Welcoming the New Kid on the Software Block By ERIC J. SAVITZ
Gadget of the Week
SO HERE WE ARE, IN THE MIDDLE of a gut-wrenching double-digit correction on all the major averages, and we get the biggest tech IPO since Google (ticker: GOOG) in August 2004.
I refer, of course, to Palo Alto, Calif.-based VMware (VMW), which came public last week at $29 and quickly ratcheted higher. VMware remains 86%-owned by EMC (EMC), which bought VMware for $635 million in early 2004. Nice investment: By Thursday's close, that stake was worth $18.6 billion. I'll leave it to my buddy Tiernan Ray to explain to you why EMC shares barely budged last week (see Parental Guidance), but let me just say that the situation seems loopy, and that EMC looks too cheap.
Instead, I'll focus on VMware itself. Here are a few things to keep in mind as you mull whether to buy the stock. The buzz -- or if you prefer, hype -- about VMware had been mounting for weeks. Yet the stock still appears to have been under-priced. The expected range moved from $23-$25 to $27-$29 -- and then the shares were priced at the high end. They opened at 52 Tuesday. By Thursday's close, they were at 57. That gave VMware a stock-market value of $21.7 billion, which makes it the third-largest Silicon Valley software company, just a hair behind Adobe (ADBE). Oracle (ORCL) remains No. 1, at about $98 billion.

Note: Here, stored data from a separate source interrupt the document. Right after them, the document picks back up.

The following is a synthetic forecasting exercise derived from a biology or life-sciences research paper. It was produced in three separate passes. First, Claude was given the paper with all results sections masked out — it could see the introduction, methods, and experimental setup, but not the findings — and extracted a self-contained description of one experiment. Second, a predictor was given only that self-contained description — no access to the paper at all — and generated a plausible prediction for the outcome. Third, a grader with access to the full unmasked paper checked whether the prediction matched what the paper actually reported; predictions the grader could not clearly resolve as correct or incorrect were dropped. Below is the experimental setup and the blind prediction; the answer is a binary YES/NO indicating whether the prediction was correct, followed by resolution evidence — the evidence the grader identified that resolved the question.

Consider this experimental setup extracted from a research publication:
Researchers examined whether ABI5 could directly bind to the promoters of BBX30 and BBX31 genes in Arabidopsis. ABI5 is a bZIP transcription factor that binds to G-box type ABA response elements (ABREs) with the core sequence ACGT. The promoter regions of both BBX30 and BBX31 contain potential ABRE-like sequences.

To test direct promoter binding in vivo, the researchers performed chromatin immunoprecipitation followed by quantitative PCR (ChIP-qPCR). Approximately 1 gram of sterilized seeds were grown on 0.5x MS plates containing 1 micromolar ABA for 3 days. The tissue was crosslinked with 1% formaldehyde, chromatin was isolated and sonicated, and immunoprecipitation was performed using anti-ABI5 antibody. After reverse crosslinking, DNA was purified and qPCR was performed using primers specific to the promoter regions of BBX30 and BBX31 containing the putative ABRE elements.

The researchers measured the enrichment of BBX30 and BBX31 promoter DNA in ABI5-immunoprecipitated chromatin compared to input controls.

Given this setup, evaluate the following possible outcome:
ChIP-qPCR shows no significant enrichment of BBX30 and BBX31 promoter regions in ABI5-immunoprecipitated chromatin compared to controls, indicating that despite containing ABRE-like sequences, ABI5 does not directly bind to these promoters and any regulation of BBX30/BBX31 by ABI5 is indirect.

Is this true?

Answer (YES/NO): NO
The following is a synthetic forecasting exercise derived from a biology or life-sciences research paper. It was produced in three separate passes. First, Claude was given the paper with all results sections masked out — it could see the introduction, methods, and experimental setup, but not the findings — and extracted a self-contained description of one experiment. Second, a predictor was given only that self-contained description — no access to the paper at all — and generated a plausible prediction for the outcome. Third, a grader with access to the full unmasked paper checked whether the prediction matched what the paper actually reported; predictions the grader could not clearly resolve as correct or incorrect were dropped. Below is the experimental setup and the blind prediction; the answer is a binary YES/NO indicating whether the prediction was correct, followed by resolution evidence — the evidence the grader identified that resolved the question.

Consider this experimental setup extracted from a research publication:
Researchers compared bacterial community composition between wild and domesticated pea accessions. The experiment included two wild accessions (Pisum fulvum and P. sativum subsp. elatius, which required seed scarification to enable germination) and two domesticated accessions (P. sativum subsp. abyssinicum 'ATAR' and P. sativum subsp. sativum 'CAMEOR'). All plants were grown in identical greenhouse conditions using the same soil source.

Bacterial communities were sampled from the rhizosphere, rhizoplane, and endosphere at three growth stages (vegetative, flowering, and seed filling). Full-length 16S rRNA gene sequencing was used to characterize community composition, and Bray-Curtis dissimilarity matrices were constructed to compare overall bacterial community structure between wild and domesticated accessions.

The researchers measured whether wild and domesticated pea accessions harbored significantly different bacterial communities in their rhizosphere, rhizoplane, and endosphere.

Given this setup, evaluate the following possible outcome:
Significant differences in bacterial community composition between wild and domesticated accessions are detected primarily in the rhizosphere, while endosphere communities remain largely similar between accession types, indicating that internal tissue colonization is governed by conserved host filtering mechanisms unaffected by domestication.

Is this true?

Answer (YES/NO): NO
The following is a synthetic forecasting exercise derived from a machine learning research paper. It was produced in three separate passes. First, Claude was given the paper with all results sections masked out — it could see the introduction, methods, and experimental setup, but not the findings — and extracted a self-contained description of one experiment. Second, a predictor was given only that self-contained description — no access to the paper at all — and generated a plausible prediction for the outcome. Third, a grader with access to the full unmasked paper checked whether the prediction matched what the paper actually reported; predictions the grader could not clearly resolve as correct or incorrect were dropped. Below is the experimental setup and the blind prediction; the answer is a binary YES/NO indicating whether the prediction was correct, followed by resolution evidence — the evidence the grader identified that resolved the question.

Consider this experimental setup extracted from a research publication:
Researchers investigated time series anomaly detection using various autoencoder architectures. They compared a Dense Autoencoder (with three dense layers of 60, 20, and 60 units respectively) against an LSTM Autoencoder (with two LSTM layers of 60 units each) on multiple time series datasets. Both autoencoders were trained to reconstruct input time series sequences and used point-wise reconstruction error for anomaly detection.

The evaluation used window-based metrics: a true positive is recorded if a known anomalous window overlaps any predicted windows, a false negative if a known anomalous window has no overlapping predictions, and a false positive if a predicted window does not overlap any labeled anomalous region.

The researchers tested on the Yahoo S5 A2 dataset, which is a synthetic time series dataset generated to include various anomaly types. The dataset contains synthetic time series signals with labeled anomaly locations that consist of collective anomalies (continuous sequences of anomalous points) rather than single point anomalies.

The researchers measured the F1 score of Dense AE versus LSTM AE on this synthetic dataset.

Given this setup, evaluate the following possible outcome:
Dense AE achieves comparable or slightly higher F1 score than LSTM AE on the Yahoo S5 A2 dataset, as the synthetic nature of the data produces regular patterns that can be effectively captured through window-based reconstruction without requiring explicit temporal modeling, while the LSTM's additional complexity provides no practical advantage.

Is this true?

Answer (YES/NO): NO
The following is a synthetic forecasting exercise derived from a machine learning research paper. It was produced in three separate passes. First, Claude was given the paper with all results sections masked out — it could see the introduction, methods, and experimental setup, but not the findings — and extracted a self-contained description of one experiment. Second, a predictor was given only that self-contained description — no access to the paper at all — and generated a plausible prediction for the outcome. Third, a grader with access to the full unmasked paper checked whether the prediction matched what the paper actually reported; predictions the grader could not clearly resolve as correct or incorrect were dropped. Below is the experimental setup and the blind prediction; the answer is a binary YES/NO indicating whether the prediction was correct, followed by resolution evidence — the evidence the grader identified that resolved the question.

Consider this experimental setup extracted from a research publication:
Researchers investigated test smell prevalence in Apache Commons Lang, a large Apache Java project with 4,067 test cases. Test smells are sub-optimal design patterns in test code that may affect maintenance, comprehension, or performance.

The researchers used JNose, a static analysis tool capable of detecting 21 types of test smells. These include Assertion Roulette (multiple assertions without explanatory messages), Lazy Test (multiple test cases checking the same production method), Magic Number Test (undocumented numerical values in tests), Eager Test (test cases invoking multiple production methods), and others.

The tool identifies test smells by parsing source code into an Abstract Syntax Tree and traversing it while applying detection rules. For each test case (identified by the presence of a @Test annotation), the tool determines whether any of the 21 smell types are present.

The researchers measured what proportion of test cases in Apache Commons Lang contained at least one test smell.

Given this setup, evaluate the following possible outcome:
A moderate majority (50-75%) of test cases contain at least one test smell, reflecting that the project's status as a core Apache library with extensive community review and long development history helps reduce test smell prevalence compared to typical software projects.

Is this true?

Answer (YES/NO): YES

By the way, the pre-IPO excitement contrasts with that leading up to the initial offering of Google, which had to cut the price of its shares. Whereas Google shares gained 18% on the first day of trading, VMware moved up 76%. I suspect that more than a few people who skipped buying GOOG in the early going were determined not to miss VMware.
The company is nothing like Google, of course, but an enterprise-software play, of all things. VMware makes "virtualization" software, which enables companies to use servers more efficiently.
It's quite a contrast from the enterprise-software companies that emerged during the bubble years. For customer-relationship-management, or CRM, applications, the underlying philosophy was: You must spend money to make money. VMware's value proposition has a real post-bubble flavor: You can spend less on hardware.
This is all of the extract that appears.